Through our many years of experience we know the pitfalls some businesses fall into when they are unfamiliar with Invoice Finance. Our guide below explains what some of these pitfalls are:
Minimum Service Fee
This charge is not in addition to the service charge, but if your actual turnover is below what you would expect, a top up charge is made at the end of the relevant period. This is typically quoted annually, quarterly or monthly. However, remember that by charging this monthly, it may seem less, but in practice you could pay more, if turnover is “lumpy” or if your quote is based on a yearly forecast and the business turns over less in the early days.
Setup Fee
A lender will incur it’s greatest costs at the setup stage of the Invoice Finance facility. Some lenders, who don’t insist of a minimum contract length, will charge a higher setup fee to protect themselves against early leavers.
Minimum Contracts
The standard contract length in the Invoice Finance industry is usually 12 months, with a reduced period thereafter. You need to ensure that the lender you go with understands your business and is going to provide you with the support you need. If you realise after 6 months that you’re with the wrong provider and decide to switch you could incur hefty fees. Mitigate against this by talking your options through with an independent source experienced in Factoring and Invoice Discounting.
Refactoring Charge
Some lenders charge a fee if your customers goes beyond the agreed credit period. This reflects the additional work involved in chasing payment and preparing legal action. Be aware that not all lenders charge this fee.
Funding Limits
Some lenders will set a limit on how much you can draw down on your facility. Usually you can raise this amount as your business grows with little difficulty. A common problem is when you grow to quickly and your facility fails to reflect this growth, leaving a strain on cashflow.

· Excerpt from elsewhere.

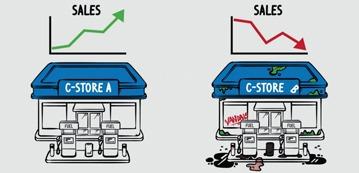 cssm-stores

Before commencing with an Invoice Finance provider talk through what happens if you hit your funding limit, make sure there is no issue in raising your limit, should you need it, and also be aware of how much notice they need to increase the amount of funds available to you.
Concentration Limits
Some providers are uncomfortable to fund a large concentration of debt into any one customer. In practice many lenders have now removed this. However if you anticipate a high percentage of your business coming from one source, this may preclude you from some such providers.
Personal Guarantees
It’s common in the Invoice Finance industry for lenders to ask for a personal guarantee to support your facility, even for a limited company. It may be the only basis which they are happy to provide you with finance, you need to ensure you understand your implications of such a guarantee and your obligations to conduct the facility in accordance with its terms.
Termination Fees
If you wish to terminate an agreement without the prescribed notice period, the lender will normally be entitled to charge a fee equivalent to the fees you would have paid during the remaining period. This is difficult to calculate accurately, but may be equivalent to minimum service fees (as detailed above).